Why bother doing anything about this issue? Figures on food loss have no value as such, it’s not clear for different players in the value chain what they can gain in reducing loss. Making the opportunity clear requires a couple of additional steps:

  • Quantify the loss in a consistent manner.
  • Translate losses into meaningful terms for different players.
    • Build business case where benefits/value of reducing waste is made explicit for specific technologies and for different players, such as farmers, government, traders.
    • Build a story that reducing crop loss is consistent with processes they already have (increasing income, climate resilience, higher productivity, food security)
  • Clarify the value proposition in the chain (social/economic/environment value)

It is important to identify which solution makes more sense at which stage of the value chain per crop?

Experience so far points to availability and affordability of technology at the farm level as an important enabler for less food loss/waste.

Barriers differ per crop, those identified include:

  • Lack of awareness of available technologies, in some case affordability
  • No market incentive for farmers to adopt technologies
  • Insufficient storage at communal collective level (grain)
  • Lack of capacity on post-harvest management (grain)
  • The buyer is too far from value chain and not willing to (co-)invest
  • Lack of infrastructure (roads/electricity)

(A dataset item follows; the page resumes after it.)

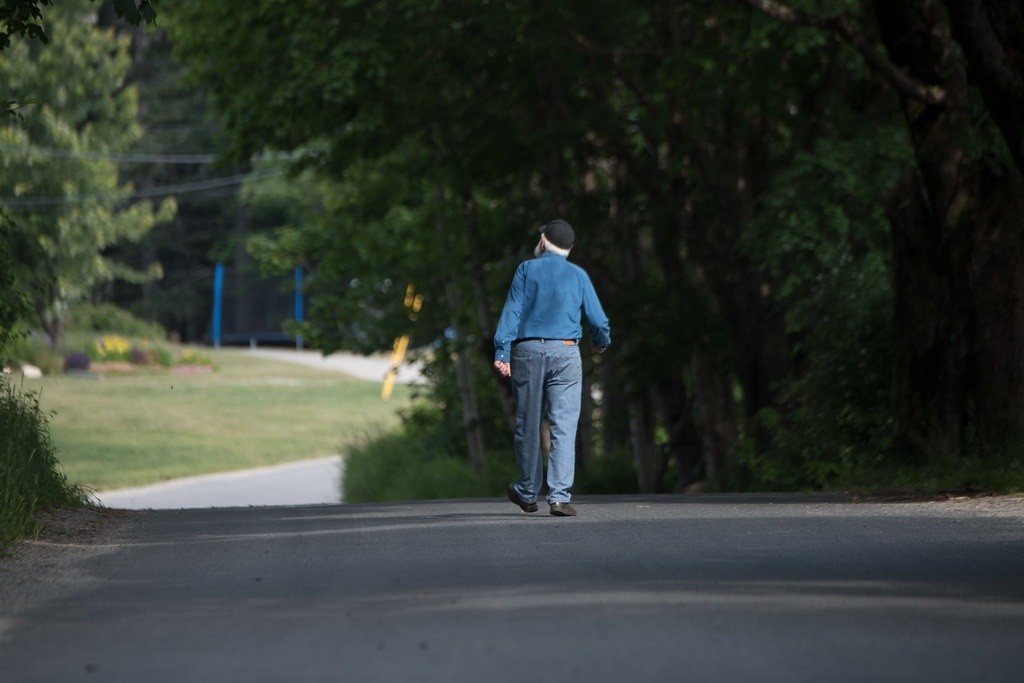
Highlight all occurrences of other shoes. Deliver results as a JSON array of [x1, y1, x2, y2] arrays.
[[550, 503, 577, 516], [508, 482, 538, 513]]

The Tanzanian government is actively thinking about village-level storage as a key strategy. This implies:

  • Aggregating in the village, which builds economy of scale and negotiation power with buyers
  • Figuring out the governance aspect of cooperatives: how can we strengthen farmer based organizations?
  • Who is liable for an aggregation center? Are there possibilities to create joint ventures?

Suggestions for future priorities includes:

  • Specifying the business proposition for the farmer around food waste
  • Identifying process flow for value chains, including risks – timelines
  • Align crop loss with other areas of attention so that it doesn’t become another separate area of attention
  • Working on those who are influential in getting new practices to be adopted at scale.